---- Text section
On Monday, we heard much about the fact that, in February of last year, the Government announced their levelling up White Paper with much fanfare. I start by reminding noble Lords of what was in that White Paper and what it proposed. It set out the 12 medium-term levelling-up missions, which we will debate in this group. They look to do things such as increase pay, employment and productivity and boost well-being across the UK, all by the challenging target of 2030. Also, sitting behind those missions are what the White Paper called the “six capitals”, which were identified as

“the factors that will help drive”

the levelling-up missions. We have not really debated those, but it is important that we remind ourselves of what the White Paper proposed. These capitals are:

“Physical capital—infrastructure, machines and housing … Human capital—the skills, health and experience of the workforce … Intangible capital—innovation, ideas and patents … Financial capital—resources supporting the financing of companies … Social capital—the strength of communities, relationships and trust … Institutional capital—local leadership, capacity and capability.”


The White Paper goes on to say:

“Levelling up is about aspiring for every place … to have a rich endowment of all six capitals, so that people do not have to leave their community to live a good life.”


I am sure that every Member of this House would support that ambition and those principles.
--------
Exercises to complete ::
#1 Write out the part of the levelling-up speech from "The White Paper goes" to "and those principles.".
#2 Answer these questions from the levelling-up speech:
(a) How many medium-term levelling-up missions did the White Paper set out?
(b) By what year were the missions meant to be achieved?
(c) Which of the six capitals covers innovation, ideas and patents?
#3 Extend the levelling-up speech, starting after its last sentence.
The records have nothing to do with the levelling-up speech.
---- Raw records
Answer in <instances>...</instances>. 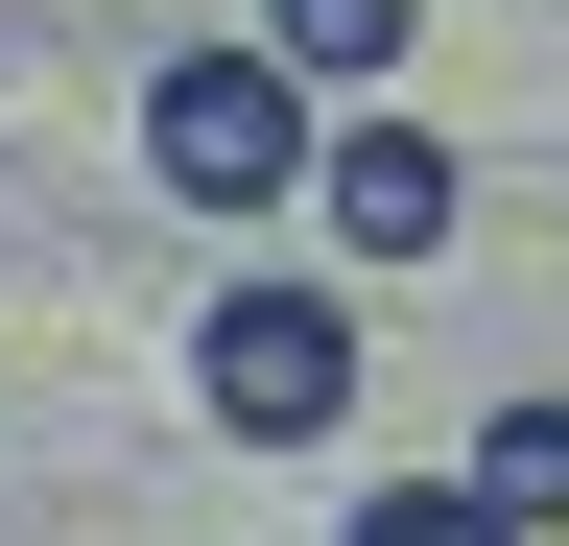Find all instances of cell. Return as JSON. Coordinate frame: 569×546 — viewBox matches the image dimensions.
Here are the masks:
<instances>
[{"mask_svg":"<svg viewBox=\"0 0 569 546\" xmlns=\"http://www.w3.org/2000/svg\"><path fill=\"white\" fill-rule=\"evenodd\" d=\"M475 499L522 523V546H569V380H522V404L475 428Z\"/></svg>","mask_w":569,"mask_h":546,"instance_id":"5b68a950","label":"cell"},{"mask_svg":"<svg viewBox=\"0 0 569 546\" xmlns=\"http://www.w3.org/2000/svg\"><path fill=\"white\" fill-rule=\"evenodd\" d=\"M309 215H332V261H380V286H403V261H451V215H475V167L427 143L403 96H356V119H309Z\"/></svg>","mask_w":569,"mask_h":546,"instance_id":"3957f363","label":"cell"},{"mask_svg":"<svg viewBox=\"0 0 569 546\" xmlns=\"http://www.w3.org/2000/svg\"><path fill=\"white\" fill-rule=\"evenodd\" d=\"M142 167L190 215H309V72L284 48H167L142 72Z\"/></svg>","mask_w":569,"mask_h":546,"instance_id":"6da1fadb","label":"cell"},{"mask_svg":"<svg viewBox=\"0 0 569 546\" xmlns=\"http://www.w3.org/2000/svg\"><path fill=\"white\" fill-rule=\"evenodd\" d=\"M190 404L238 451H332L356 428V286H213L190 309Z\"/></svg>","mask_w":569,"mask_h":546,"instance_id":"7a4b0ae2","label":"cell"},{"mask_svg":"<svg viewBox=\"0 0 569 546\" xmlns=\"http://www.w3.org/2000/svg\"><path fill=\"white\" fill-rule=\"evenodd\" d=\"M261 48H284L309 96H380L403 48H427V0H261Z\"/></svg>","mask_w":569,"mask_h":546,"instance_id":"277c9868","label":"cell"},{"mask_svg":"<svg viewBox=\"0 0 569 546\" xmlns=\"http://www.w3.org/2000/svg\"><path fill=\"white\" fill-rule=\"evenodd\" d=\"M332 546H522V523H498V499H475V475H380V499H356Z\"/></svg>","mask_w":569,"mask_h":546,"instance_id":"8992f818","label":"cell"}]
</instances>
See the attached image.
--------
Answers by task ::
#1
The White Paper goes on to say:

“Levelling up is about aspiring for every place … to have a rich endowment of all six capitals, so that people do not have to leave their community to live a good life.”


I am sure that every Member of this House would support that ambition and those principles.

#2
(a) 12
(b) 2030
(c) Intangible capital

#3
This all underpins the new policy regime, which is based on five mutually reinforcing pillars: establishing the 12 missions; reorientating government decision-making; empowering decision-makers in local areas; transforming the government approach to data and evaluation; and creating the new Levelling Up Advisory Council. I draw your Lordships’ attention to this, because we need to remember the huge ambition contained in the White Paper and how that has been translated into the Bill we are debating in Committee. That is why we are disappointed that the measures in the Bill are not enough to meet the Government’s 12 missions for reducing regional inequality by the proposed date of 2030. For example, the Bill provides a new source of funding for councils, which will be given a fixed share of the new infrastructure levy on local developments, which we will discuss later. However, the money involved is likely to be very small as a share of overall council budget, falling far short of the Government’s ambition in the White Paper to simplify local government funding. That is why we are disappointed that the proposals, including the missions themselves, are not clearly spelled out in the Bill.

While I am discussing the subject of funding, the Government have been criticised for allocating more funds to the south than to parts of the Midlands and the north in round 2 of the £4.8 billion levelling-up fund. Projects in London and the south-east received £360 million, which is three times more than schemes in Yorkshire and the Humber. One reason is that competitive bidding remains a stumbling block, and we should remind ourselves that the Conservative Mayor of the West Midlands, Andy Street, described the process as a “begging bowl culture”. It pits communities against each other, discourages co-operation between areas and leads to authorities submitting bids based on government criteria rather than on genuine local needs.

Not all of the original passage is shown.